TASK DETAILS
Full transcription, minus images: write out the listing below exactly as it appears.

DATA BLOCK
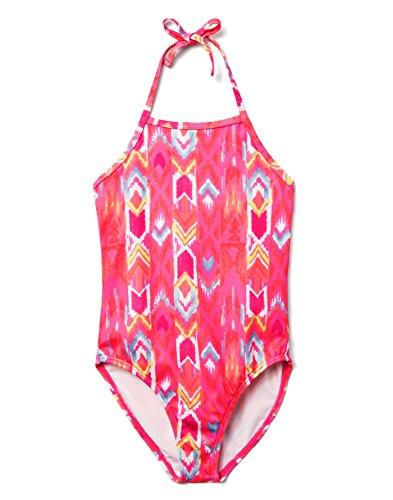 Gymboree Little Girls 1-Piece Tropical Print Swimsuit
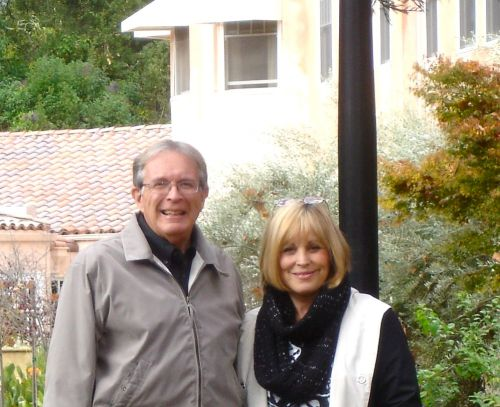 Paulette and husband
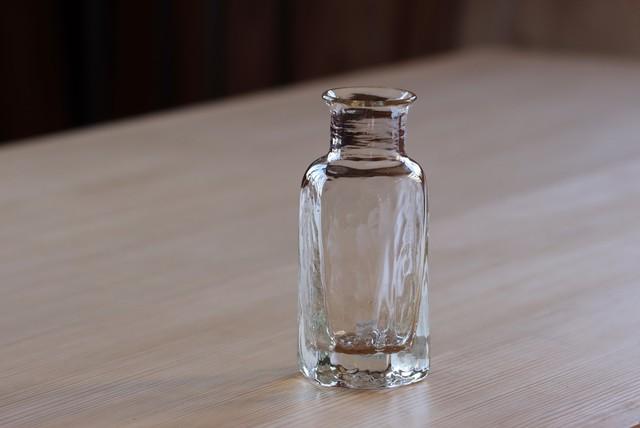 花瓶 大(六角・透明)片山悟子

SOLUTION
 Gymboree Little Girls 1-Piece Tropical Print Swimsuit
 Paulette and husband
 花瓶 大(六角・透明)片山悟子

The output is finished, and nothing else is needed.